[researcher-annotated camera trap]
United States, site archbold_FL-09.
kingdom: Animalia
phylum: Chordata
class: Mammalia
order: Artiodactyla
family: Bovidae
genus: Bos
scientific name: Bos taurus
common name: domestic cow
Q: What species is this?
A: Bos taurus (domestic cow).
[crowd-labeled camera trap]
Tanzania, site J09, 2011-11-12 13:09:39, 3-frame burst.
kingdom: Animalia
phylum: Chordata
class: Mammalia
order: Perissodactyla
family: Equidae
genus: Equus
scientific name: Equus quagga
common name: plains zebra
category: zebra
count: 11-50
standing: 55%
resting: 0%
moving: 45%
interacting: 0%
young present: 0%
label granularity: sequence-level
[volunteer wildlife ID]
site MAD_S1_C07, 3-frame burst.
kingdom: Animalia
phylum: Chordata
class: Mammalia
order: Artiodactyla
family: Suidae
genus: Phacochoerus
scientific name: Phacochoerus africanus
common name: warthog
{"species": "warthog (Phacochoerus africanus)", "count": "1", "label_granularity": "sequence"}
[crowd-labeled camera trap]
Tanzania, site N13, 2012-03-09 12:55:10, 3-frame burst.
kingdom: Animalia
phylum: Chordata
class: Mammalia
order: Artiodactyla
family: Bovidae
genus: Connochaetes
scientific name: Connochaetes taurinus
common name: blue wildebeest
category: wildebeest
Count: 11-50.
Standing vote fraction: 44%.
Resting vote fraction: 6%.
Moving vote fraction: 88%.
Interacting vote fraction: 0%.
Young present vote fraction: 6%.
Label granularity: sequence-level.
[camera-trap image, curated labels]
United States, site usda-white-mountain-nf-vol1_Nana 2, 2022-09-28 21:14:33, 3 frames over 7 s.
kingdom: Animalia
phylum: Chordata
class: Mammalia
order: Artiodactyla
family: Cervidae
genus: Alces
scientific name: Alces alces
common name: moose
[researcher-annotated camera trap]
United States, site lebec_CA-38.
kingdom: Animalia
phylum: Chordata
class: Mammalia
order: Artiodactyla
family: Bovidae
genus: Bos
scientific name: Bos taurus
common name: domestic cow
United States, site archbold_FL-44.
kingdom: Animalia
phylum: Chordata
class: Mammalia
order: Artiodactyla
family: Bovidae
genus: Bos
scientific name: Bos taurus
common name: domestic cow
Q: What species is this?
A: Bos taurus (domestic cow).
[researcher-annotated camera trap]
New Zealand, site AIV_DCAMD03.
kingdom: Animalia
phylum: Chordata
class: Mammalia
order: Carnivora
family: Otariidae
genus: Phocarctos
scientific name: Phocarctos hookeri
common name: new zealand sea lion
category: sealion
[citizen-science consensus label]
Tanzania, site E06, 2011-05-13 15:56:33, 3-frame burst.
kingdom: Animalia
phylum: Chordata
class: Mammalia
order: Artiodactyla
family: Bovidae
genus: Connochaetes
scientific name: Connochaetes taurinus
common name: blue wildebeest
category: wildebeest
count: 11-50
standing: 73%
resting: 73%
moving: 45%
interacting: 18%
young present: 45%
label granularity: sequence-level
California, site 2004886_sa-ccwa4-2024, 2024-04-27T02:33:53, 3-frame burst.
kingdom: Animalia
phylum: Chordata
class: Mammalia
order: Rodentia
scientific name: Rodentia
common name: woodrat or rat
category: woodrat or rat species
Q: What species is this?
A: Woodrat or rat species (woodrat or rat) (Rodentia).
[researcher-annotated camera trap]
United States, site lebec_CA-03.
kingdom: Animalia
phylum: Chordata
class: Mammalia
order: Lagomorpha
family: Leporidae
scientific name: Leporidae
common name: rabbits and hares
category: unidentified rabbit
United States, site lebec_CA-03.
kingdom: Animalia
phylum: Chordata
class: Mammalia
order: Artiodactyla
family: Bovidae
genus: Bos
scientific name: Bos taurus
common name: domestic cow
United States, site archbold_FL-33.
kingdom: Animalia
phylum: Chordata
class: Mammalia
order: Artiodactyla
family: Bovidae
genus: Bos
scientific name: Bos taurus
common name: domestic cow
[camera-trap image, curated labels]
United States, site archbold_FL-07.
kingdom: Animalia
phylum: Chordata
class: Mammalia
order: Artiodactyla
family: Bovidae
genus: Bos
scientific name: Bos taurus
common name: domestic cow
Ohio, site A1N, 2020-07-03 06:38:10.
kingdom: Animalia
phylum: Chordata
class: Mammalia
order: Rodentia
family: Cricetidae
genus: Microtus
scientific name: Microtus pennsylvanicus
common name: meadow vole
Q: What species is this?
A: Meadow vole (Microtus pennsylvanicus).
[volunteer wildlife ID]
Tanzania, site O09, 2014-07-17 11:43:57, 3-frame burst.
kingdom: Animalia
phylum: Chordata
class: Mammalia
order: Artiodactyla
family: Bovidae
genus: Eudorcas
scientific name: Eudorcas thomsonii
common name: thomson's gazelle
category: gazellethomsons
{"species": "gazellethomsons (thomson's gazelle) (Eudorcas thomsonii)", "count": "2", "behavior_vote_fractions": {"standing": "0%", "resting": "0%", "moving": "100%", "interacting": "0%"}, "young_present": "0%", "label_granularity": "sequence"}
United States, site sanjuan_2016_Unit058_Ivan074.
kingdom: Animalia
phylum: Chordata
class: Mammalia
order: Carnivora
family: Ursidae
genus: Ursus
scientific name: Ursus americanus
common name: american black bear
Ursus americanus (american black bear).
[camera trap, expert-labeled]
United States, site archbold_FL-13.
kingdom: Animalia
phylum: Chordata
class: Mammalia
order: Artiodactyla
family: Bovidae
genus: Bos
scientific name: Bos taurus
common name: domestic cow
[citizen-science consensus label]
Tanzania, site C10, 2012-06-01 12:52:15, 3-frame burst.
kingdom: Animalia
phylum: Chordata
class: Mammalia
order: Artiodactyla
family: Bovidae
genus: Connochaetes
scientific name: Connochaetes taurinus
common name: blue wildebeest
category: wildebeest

————————

Instructions for the task
Please transcribe each of the entries, exactly as written.

Solution to this task
[researcher-annotated camera trap]
United States, site archbold_FL-09.
kingdom: Animalia
phylum: Chordata
class: Mammalia
order: Artiodactyla
family: Bovidae
genus: Bos
scientific name: Bos taurus
common name: domestic cow
Q: What species is this?
A: Bos taurus (domestic cow).
[crowd-labeled camera trap]
Tanzania, site J09, 2011-11-12 13:09:39, 3-frame burst.
kingdom: Animalia
phylum: Chordata
class: Mammalia
order: Perissodactyla
family: Equidae
genus: Equus
scientific name: Equus quagga
common name: plains zebra
category: zebra
count: 11-50
standing: 55%
resting: 0%
moving: 45%
interacting: 0%
young present: 0%
label granularity: sequence-level
[volunteer wildlife ID]
site MAD_S1_C07, 3-frame burst.
kingdom: Animalia
phylum: Chordata
class: Mammalia
order: Artiodactyla
family: Suidae
genus: Phacochoerus
scientific name: Phacochoerus africanus
common name: warthog
{"species": "warthog (Phacochoerus africanus)", "count": "1", "label_granularity": "sequence"}
[crowd-labeled camera trap]
Tanzania, site N13, 2012-03-09 12:55:10, 3-frame burst.
kingdom: Animalia
phylum: Chordata
class: Mammalia
order: Artiodactyla
family: Bovidae
genus: Connochaetes
scientific name: Connochaetes taurinus
common name: blue wildebeest
category: wildebeest
Count: 11-50.
Standing vote fraction: 44%.
Resting vote fraction: 6%.
Moving vote fraction: 88%.
Interacting vote fraction: 0%.
Young present vote fraction: 6%.
Label granularity: sequence-level.
[camera-trap image, curated labels]
United States, site usda-white-mountain-nf-vol1_Nana 2, 2022-09-28 21:14:33, 3 frames over 7 s.
kingdom: Animalia
phylum: Chordata
class: Mammalia
order: Artiodactyla
family: Cervidae
genus: Alces
scientific name: Alces alces
common name: moose
[researcher-annotated camera trap]
United States, site lebec_CA-38.
kingdom: Animalia
phylum: Chordata
class: Mammalia
order: Artiodactyla
family: Bovidae
genus: Bos
scientific name: Bos taurus
common name: domestic cow
United States, site archbold_FL-44.
kingdom: Animalia
phylum: Chordata
class: Mammalia
order: Artiodactyla
family: Bovidae
genus: Bos
scientific name: Bos taurus
common name: domestic cow
Q: What species is this?
A: Bos taurus (domestic cow).
[researcher-annotated camera trap]
New Zealand, site AIV_DCAMD03.
kingdom: Animalia
phylum: Chordata
class: Mammalia
order: Carnivora
family: Otariidae
genus: Phocarctos
scientific name: Phocarctos hookeri
common name: new zealand sea lion
category: sealion
[citizen-science consensus label]
Tanzania, site E06, 2011-05-13 15:56:33, 3-frame burst.
kingdom: Animalia
phylum: Chordata
class: Mammalia
order: Artiodactyla
family: Bovidae
genus: Connochaetes
scientific name: Connochaetes taurinus
common name: blue wildebeest
category: wildebeest
count: 11-50
standing: 73%
resting: 73%
moving: 45%
interacting: 18%
young present: 45%
label granularity: sequence-level
California, site 2004886_sa-ccwa4-2024, 2024-04-27T02:33:53, 3-frame burst.
kingdom: Animalia
phylum: Chordata
class: Mammalia
order: Rodentia
scientific name: Rodentia
common name: woodrat or rat
category: woodrat or rat species
Q: What species is this?
A: Woodrat or rat species (woodrat or rat) (Rodentia).
[researcher-annotated camera trap]
United States, site lebec_CA-03.
kingdom: Animalia
phylum: Chordata
class: Mammalia
order: Lagomorpha
family: Leporidae
scientific name: Leporidae
common name: rabbits and hares
category: unidentified rabbit
United States, site lebec_CA-03.
kingdom: Animalia
phylum: Chordata
class: Mammalia
order: Artiodactyla
family: Bovidae
genus: Bos
scientific name: Bos taurus
common name: domestic cow
United States, site archbold_FL-33.
kingdom: Animalia
phylum: Chordata
class: Mammalia
order: Artiodactyla
family: Bovidae
genus: Bos
scientific name: Bos taurus
common name: domestic cow
[camera-trap image, curated labels]
United States, site archbold_FL-07.
kingdom: Animalia
phylum: Chordata
class: Mammalia
order: Artiodactyla
family: Bovidae
genus: Bos
scientific name: Bos taurus
common name: domestic cow
Ohio, site A1N, 2020-07-03 06:38:10.
kingdom: Animalia
phylum: Chordata
class: Mammalia
order: Rodentia
family: Cricetidae
genus: Microtus
scientific name: Microtus pennsylvanicus
common name: meadow vole
Q: What species is this?
A: Meadow vole (Microtus pennsylvanicus).
[volunteer wildlife ID]
Tanzania, site O09, 2014-07-17 11:43:57, 3-frame burst.
kingdom: Animalia
phylum: Chordata
class: Mammalia
order: Artiodactyla
family: Bovidae
genus: Eudorcas
scientific name: Eudorcas thomsonii
common name: thomson's gazelle
category: gazellethomsons
{"species": "gazellethomsons (thomson's gazelle) (Eudorcas thomsonii)", "count": "2", "behavior_vote_fractions": {"standing": "0%", "resting": "0%", "moving": "100%", "interacting": "0%"}, "young_present": "0%", "label_granularity": "sequence"}
United States, site sanjuan_2016_Unit058_Ivan074.
kingdom: Animalia
phylum: Chordata
class: Mammalia
order: Carnivora
family: Ursidae
genus: Ursus
scientific name: Ursus americanus
common name: american black bear
Ursus americanus (american black bear).
[camera trap, expert-labeled]
United States, site archbold_FL-13.
kingdom: Animalia
phylum: Chordata
class: Mammalia
order: Artiodactyla
family: Bovidae
genus: Bos
scientific name: Bos taurus
common name: domestic cow
[citizen-science consensus label]
Tanzania, site C10, 2012-06-01 12:52:15, 3-frame burst.
kingdom: Animalia
phylum: Chordata
class: Mammalia
order: Artiodactyla
family: Bovidae
genus: Connochaetes
scientific name: Connochaetes taurinus
common name: blue wildebeest
category: wildebeest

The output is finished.